### What you are asked to do
The answer must consist solely of the lines from the one containing "Your: RT @wearePhat: Happiness" through the last line of the records, set down exactly and without any pictures.

[Dataset records]

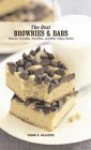 The Best Brownies & Bars: Chewies, Crumbles, Crunchies, and Other Cakey Cookies - Gregg R. Gillespie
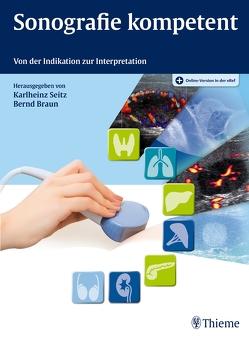 Sonografie kompetent von Braun,  Bernd, Seitz,  Karlheinz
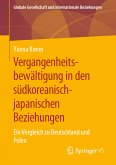 Vergangenheitsbewältigung in den südkoreanisch-japanischen Beziehungen (eBook, PDF)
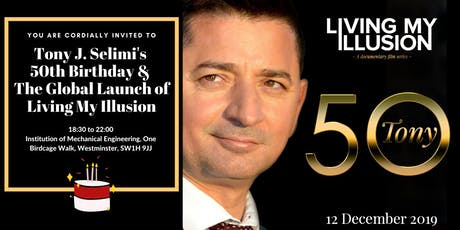 Let's Celebrate Together Tony J. Selimi's 50th & The Global Launch of Living My Illusion tickets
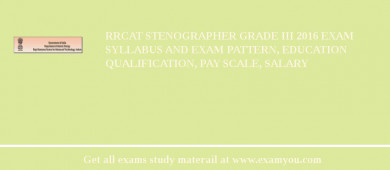 RRCAT Stenographer Grade III 2017 Exam Syllabus And Exam Pattern, Education Qualification, Pay scale, Salary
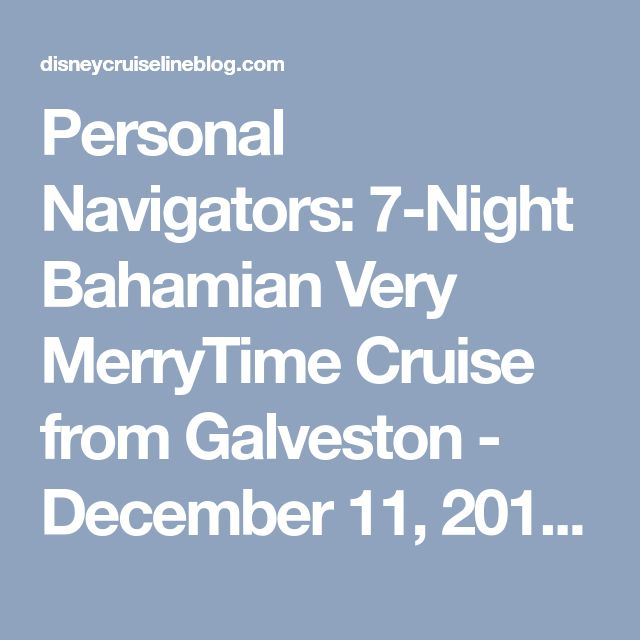 Personal Navigators: 7-Night Bahamian Very MerryTime Cruise from Galveston - December 11, 2015 • The Disney Cruise Line Blog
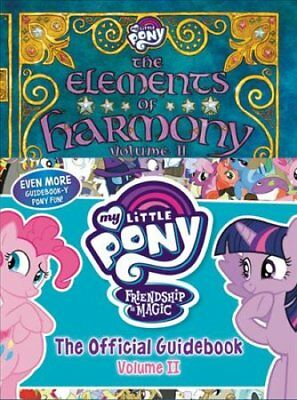 My Little Pony: The Elements of Harmony Vol. II by Brandon T Snider...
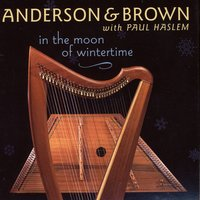 In The Moon Of Wintertime — Anderson & Brown With Paul Haslem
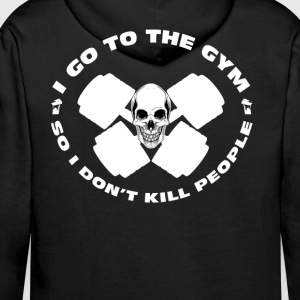 I GO TO THE GYM SO I DONT KILL PEOPLE Hoodies & Sweatshirts - Men's Premium Hoodie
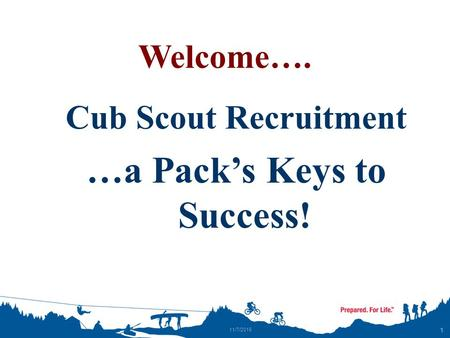 1 11/7/2015 Welcome…. Cub Scout Recruitment …a Pack's Keys to Success!
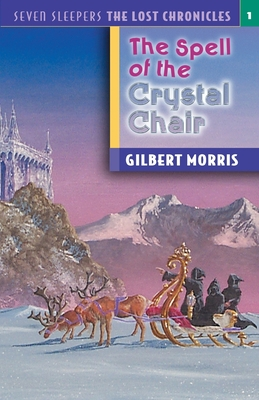The Spell of the Crystal Chair - Morris, Gilbert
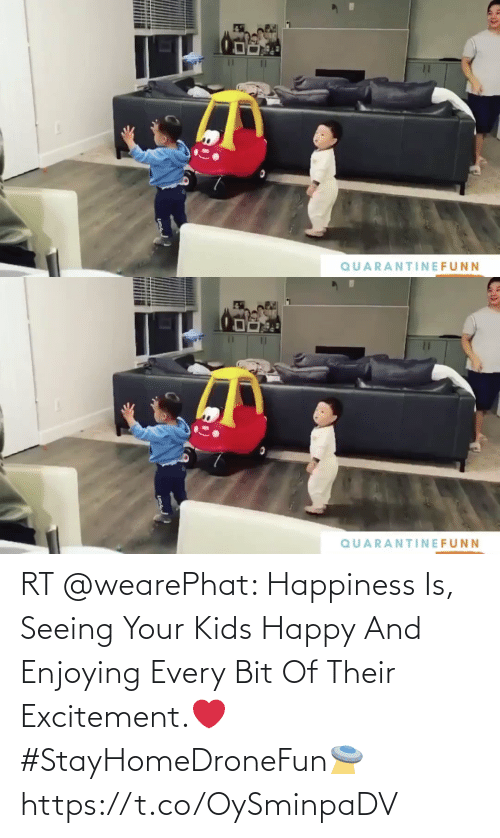 Your: RT @wearePhat: Happiness Is, Seeing Your Kids Happy And Enjoying Every Bit Of Their Excitement.❤️ #StayHomeDroneFun🛸 https://t.co/OySminpaDV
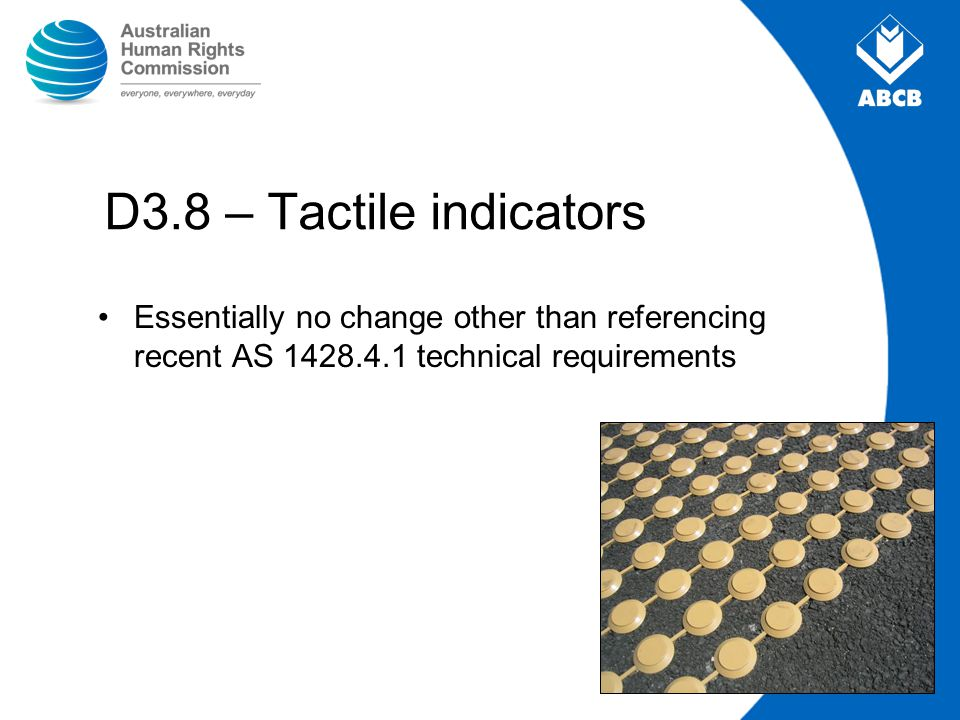 D3.8 – Tactile indicators Essentially no change other than referencing recent AS 1428.4.1 technical requirements.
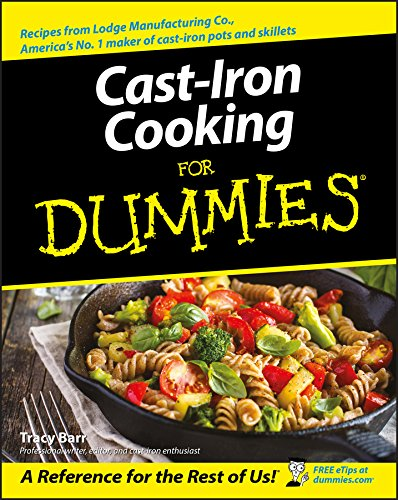 Cast Iron Cooking For Dummies Paperback – October 21, 2003 Tracy Barr Wiley Publishing 0764537148 CKB081000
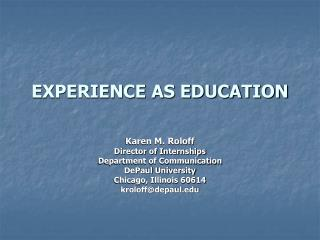 EXPERIENCE AS EDUCATION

[/Dataset records]

### Written answer
 Your: RT @wearePhat: Happiness Is, Seeing Your Kids Happy And Enjoying Every Bit Of Their Excitement.❤️ #StayHomeDroneFun🛸 https://t.co/OySminpaDV
 D3.8 – Tactile indicators Essentially no change other than referencing recent AS 1428.4.1 technical requirements.
 Cast Iron Cooking For Dummies Paperback – October 21, 2003 Tracy Barr Wiley Publishing 0764537148 CKB081000
 EXPERIENCE AS EDUCATION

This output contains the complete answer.